Hello and welcome to Just Answer, if you are not getting anywhere with the scheme administrator and it seems that the administrator is applying an incorrect end date then you have the option of referring the matter to the Pensions Ombudsman who will make a determination as to whether the correct date has been applied.

You will find full details of the complaints process at

All the best.

Please remember to give positive feedback. I will be happy to answer your follow on questions.

Customer: replied 5 years ago.

Thank you but I don't think you've answered my question. What I want from you is what the law says in these circumstances.
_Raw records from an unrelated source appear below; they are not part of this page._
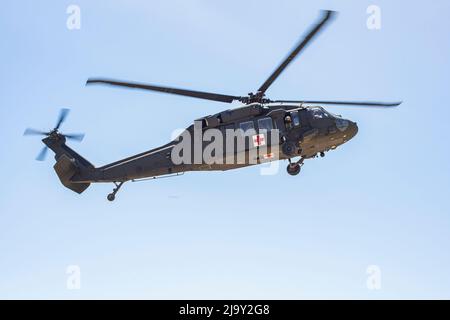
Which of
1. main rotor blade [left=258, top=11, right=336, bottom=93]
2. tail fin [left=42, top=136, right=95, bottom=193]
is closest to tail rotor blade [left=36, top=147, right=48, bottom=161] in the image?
tail fin [left=42, top=136, right=95, bottom=193]

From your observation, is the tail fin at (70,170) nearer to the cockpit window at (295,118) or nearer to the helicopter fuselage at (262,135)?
the helicopter fuselage at (262,135)

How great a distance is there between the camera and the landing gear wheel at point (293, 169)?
2828 cm

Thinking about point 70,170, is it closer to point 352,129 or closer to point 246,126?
point 246,126

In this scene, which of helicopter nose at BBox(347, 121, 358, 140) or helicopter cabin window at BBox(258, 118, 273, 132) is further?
helicopter nose at BBox(347, 121, 358, 140)

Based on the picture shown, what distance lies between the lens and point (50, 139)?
106ft

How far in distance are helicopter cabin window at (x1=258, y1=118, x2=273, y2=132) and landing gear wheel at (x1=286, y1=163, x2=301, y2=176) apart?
1.91 metres

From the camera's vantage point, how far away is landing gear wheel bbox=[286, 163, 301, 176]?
92.8 feet

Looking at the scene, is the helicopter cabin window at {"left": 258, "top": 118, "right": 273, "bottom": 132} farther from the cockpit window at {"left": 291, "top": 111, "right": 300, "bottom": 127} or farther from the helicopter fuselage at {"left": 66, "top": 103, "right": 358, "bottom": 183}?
the cockpit window at {"left": 291, "top": 111, "right": 300, "bottom": 127}

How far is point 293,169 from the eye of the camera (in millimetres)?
28297

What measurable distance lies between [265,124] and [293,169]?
7.74 ft

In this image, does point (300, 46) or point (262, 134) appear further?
point (262, 134)

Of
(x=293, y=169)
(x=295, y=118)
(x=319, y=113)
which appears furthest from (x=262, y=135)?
(x=319, y=113)
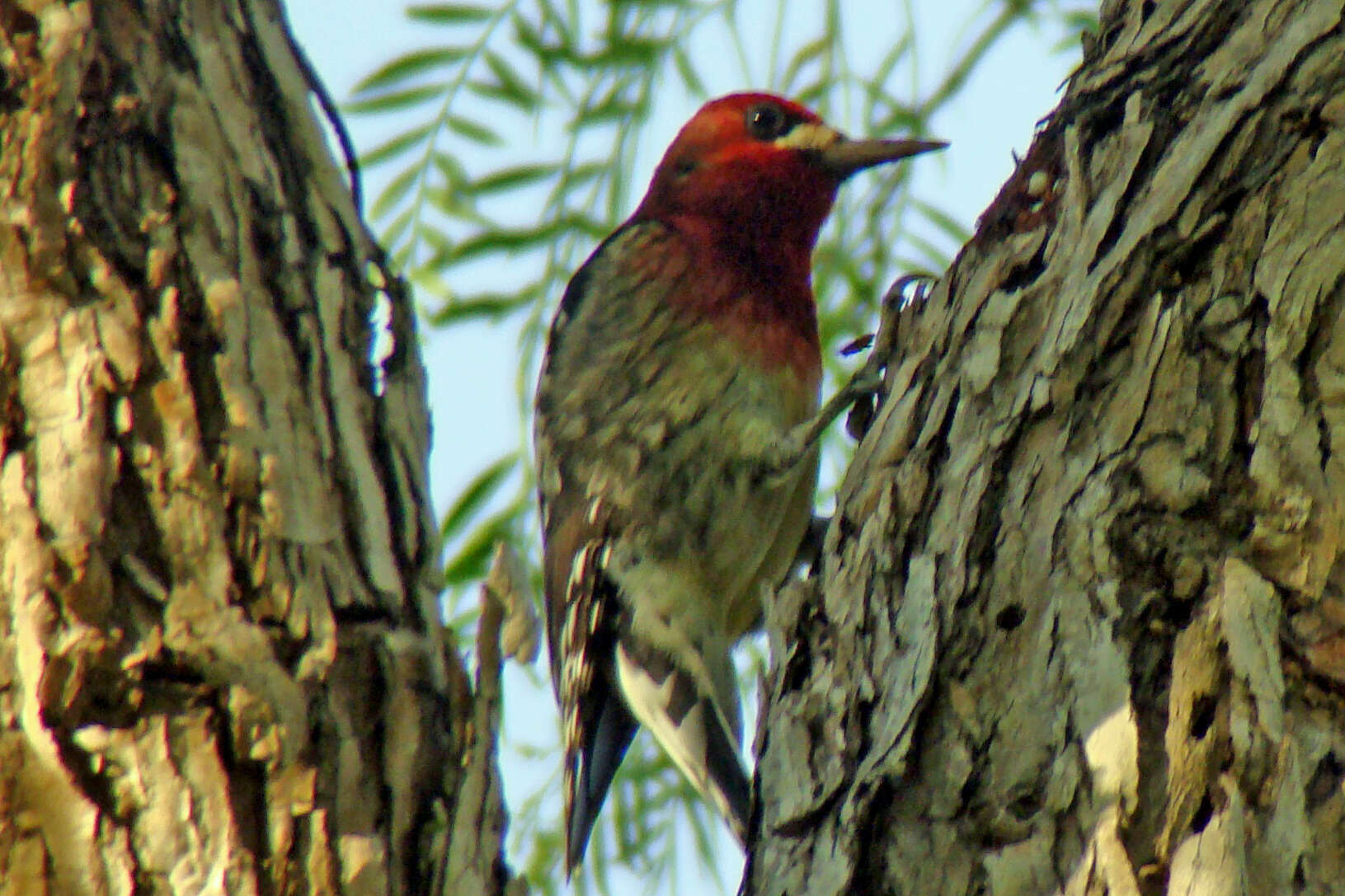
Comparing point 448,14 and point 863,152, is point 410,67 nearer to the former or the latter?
point 448,14

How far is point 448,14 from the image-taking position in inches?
133

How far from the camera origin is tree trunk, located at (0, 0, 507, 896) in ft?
4.89

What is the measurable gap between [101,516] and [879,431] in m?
0.98

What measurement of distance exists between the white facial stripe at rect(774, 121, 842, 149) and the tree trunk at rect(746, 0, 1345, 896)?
186 cm

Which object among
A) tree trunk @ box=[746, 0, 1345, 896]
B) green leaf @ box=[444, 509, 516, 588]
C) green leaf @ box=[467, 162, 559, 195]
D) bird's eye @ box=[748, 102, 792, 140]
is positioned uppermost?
bird's eye @ box=[748, 102, 792, 140]

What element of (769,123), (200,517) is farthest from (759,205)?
(200,517)

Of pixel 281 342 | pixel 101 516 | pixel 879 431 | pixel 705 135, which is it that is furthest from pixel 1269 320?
pixel 705 135

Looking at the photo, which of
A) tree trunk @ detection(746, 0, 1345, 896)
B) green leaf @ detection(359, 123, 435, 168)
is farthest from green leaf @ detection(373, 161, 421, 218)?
tree trunk @ detection(746, 0, 1345, 896)

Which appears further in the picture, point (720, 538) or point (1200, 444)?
point (720, 538)

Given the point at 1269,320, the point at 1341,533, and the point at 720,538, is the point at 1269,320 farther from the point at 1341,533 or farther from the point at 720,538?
the point at 720,538

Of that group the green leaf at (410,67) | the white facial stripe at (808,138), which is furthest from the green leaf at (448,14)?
the white facial stripe at (808,138)

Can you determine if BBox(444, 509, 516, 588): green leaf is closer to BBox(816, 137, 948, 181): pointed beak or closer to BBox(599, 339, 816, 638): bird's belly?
BBox(599, 339, 816, 638): bird's belly

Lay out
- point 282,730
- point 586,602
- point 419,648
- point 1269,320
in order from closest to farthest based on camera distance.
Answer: point 282,730
point 419,648
point 1269,320
point 586,602

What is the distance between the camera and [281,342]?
178 cm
I'm not sure whether its a question for the pensions ombudsman or an employment tribunal as it seems to stem from the way the company has interpreted the contract of employment.
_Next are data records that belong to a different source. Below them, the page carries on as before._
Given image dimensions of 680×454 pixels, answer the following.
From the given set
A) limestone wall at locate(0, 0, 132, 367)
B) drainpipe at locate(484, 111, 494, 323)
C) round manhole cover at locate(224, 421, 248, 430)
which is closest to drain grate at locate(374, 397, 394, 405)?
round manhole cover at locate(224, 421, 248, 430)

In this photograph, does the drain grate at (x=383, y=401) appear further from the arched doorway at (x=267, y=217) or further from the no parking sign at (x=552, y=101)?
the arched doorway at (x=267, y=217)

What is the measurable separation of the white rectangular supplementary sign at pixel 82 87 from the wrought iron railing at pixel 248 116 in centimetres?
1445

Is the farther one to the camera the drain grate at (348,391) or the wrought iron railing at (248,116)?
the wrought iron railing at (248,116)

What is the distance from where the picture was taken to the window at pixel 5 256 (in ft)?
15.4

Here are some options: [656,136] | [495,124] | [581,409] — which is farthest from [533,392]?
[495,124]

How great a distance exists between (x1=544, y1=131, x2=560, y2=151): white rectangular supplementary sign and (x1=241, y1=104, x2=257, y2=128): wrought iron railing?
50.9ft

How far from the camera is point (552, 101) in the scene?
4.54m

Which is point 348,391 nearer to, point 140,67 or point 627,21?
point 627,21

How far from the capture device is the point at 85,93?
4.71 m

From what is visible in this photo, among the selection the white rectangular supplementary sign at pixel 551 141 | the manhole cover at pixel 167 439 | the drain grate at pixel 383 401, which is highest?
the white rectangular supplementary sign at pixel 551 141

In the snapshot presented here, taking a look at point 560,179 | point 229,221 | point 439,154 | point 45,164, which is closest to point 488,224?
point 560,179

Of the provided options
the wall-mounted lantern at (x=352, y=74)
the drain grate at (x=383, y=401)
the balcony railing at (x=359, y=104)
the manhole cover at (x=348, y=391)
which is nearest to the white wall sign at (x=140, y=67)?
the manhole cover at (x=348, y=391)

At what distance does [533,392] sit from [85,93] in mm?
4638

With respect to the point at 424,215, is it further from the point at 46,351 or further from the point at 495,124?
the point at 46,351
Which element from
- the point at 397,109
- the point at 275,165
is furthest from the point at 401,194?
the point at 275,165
Customer: replied 5 years ago.
Relist: Incomplete answer.
Didn't answer my question. I'm looking for legal advice on what the law says in these circumstances, that's why I've come to you, not to be advised to take the matter to an ombudsman for their advice.Initially Remus 2004 barrister specializing in this field was assigned the question but never responded.
So are you saying that the scheme is basing its decision according to what the employer says is the effective date of termination?
Customer: replied 5 years ago.

Yes exactly, its a company pension administered by the company so all the details regarding final salary and the end date of employment have been determined by the company. I always believed that the employment contract terminated at the end of the statutory notice period and that this had precedence in law, and therefore all benefits under the contract of employment continued to the end of the notice period.

I notice your time line is EST, are you a US lawyer interpreting English law ?

No I'm based in the UK. Have you complained to the employer directly. Do you know when they notified the scheme administrator of the termination date?
Customer: replied 5 years ago.

Yes have written to the company explaining my concerns and awaiting their reply, but anticipating they will not willingly shift their position as it's likely they've applied the same principle to others made redundant in the same circumstances at the same time. I assume they notified the scheme administrator immediately following my redundancy dismissal (May 1986). This has only come to my attention when I recently asked the administrator for a pension forecast as I'm only 4 yrs off from drawing the pension.

Ok I will respond in full this morning.
Hello sorry for my slight delay in getting back to you.

I am still of the opinon that the Pensions Ombudsman is the correct form of redress. They have powers to make orders to all parties concerned in the administration of a pension scheme (including the employer).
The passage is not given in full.